The Tenth Wave. It was never going to be fair. It was never going to be an ordinary wave. The rain was blinding. Deafening. And the monsters were creeping closer with every second. I felt fear wrap itself around me. Fear of the unknown, of promised violence, of not being good enough, of watching people I cared for die. I felt the skelleton’s embrace, wrapping its hand around my throat and squeezing my heart.

“I’ve been scared before. I ate my feelings then. But you took that away from me.” I cupped my hands and caught the rain. It looked normal, running cold through my fingers. I stuck them out again, and caught more. Then I brought it to my lips and drank.

And just for a moment, I felt the world trip. Just a smidge. Just a quarter-cupful of code gone wrong. But just for a moment, there was a glitch, and I tasted the rain.

It wasn’t New York tap water, but it still managed to be the best water I ever tasted. It tasted like life itself.

I didn’t try to drink more. I don’t even know what that little mouthful would do as it was. Not like I could digest it, or pee it out for that matter.

I heard the muffled whomp of the mortar firing. I looked around trying to see the rising signal, but the rain blocked my sight. My Awakened can see the flares through the rain, but I can’t? Is this some sort of fog of war thing?

“Versai, can you see the signals from the Scouts?”

“No, Tower Master.”

Interesting. Maybe it was because the signals were part of the Artillery's targeting system.

“Artillery- fire at will, prioritizing the closest targets.”

The bell tolled again. Muffled by the rain, but still there. There were occasional thuds coming through too, like slow, irregular beats on a Taiko drum. The blue-white lightning formed dragons and shattered trees in the clouds, the thunder descending and prowling around the clearing. Blind, deaf, distracted, it’s no wonder the funeral music was playing.

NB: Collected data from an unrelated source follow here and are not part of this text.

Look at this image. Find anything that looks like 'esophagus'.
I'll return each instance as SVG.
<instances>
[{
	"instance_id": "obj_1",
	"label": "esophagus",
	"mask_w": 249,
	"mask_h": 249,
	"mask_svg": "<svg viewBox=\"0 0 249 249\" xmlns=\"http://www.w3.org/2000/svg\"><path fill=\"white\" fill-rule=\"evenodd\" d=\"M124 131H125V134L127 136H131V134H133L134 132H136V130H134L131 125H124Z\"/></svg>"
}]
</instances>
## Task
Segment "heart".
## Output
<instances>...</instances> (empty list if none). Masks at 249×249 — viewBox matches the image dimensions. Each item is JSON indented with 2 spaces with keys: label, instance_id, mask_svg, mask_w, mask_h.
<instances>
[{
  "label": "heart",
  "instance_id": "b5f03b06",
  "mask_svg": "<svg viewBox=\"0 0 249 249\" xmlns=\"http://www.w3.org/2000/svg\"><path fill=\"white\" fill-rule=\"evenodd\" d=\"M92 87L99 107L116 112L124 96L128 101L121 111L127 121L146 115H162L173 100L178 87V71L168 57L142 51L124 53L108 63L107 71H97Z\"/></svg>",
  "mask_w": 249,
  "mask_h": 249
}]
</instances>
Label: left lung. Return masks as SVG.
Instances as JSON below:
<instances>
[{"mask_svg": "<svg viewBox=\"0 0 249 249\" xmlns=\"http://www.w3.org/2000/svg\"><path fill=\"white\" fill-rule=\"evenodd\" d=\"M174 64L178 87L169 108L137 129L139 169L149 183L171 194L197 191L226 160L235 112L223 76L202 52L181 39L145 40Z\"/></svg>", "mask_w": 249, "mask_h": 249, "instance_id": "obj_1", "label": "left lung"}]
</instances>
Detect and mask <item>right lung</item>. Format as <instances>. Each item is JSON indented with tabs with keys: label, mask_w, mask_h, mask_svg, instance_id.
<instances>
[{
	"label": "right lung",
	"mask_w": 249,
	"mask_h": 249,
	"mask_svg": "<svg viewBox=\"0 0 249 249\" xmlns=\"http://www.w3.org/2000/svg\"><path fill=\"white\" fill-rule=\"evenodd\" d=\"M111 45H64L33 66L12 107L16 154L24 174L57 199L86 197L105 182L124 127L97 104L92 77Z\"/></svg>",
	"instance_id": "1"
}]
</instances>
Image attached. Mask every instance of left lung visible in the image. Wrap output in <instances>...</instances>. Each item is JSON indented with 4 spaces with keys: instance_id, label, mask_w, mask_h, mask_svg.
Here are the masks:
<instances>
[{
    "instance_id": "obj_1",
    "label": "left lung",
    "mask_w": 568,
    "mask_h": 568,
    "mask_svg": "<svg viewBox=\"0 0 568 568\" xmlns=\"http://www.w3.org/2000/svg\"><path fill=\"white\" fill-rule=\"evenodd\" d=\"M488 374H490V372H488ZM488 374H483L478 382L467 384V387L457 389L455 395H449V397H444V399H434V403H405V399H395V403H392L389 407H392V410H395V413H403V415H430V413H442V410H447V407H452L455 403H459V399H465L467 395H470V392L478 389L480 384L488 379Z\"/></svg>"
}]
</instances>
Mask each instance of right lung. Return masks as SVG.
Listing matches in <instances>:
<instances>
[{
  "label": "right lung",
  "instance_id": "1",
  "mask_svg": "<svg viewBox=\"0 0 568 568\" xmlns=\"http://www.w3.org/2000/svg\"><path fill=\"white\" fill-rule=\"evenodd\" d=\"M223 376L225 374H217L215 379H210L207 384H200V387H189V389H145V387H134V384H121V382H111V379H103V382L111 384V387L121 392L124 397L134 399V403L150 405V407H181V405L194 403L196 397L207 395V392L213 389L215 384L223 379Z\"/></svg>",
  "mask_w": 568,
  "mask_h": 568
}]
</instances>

“Pomoroi, by Imperial Decree!” The cannons began to roar. Radz, my mortar operator, had almost four times the range Pomoroi had. So the monsters were getting a lot closer, and I still wasn’t seeing a blasted thing!

A howling rose from the darkness. Not the foley artist call of a cartoon wolf but the long, piercing cry of an animal hunting. More and more voices joined, some yipping, barking, yowling, making sounds I don’t have words for. A grad choir of monsters. The caroling of the blood-hunt.

“For whichever of my Awakened can understand what I am saying, let me tell you something about my home country. We tell our kids stories about monsters, and especially horrible monsters called dragons. And at the end of the story, the brave heroes kill the dragon. The point isn’t to teach kids that dragons and monsters are real. Kids know that already. We tell them the stories so they know that dragons can be killed. And that one day, the one to kill the dragon will be them.”

The rain drenched me. My stupid slip dress of a tunic was glued to me, my Robin Hood hat drooped, my little leather slippers were soaked. I was cold. Scared. People all around and feeling all alone. I squeezed the knife in my right hand and the scepter in my left.

“This is going to be a nasty one. But that’s fine. Because we are monster slayers. We hang their heads over our gates, and use their hides for rugs. We trade their bones like we were slipping our change to the waiter. Their dead make our potions, our weapons, our armor. We kill them and stack them so high, their corpses make walls and reefs around our Tower. So let them come. Let them send their dragons. Our job won’t change. Awakened, hear my order- KILL!”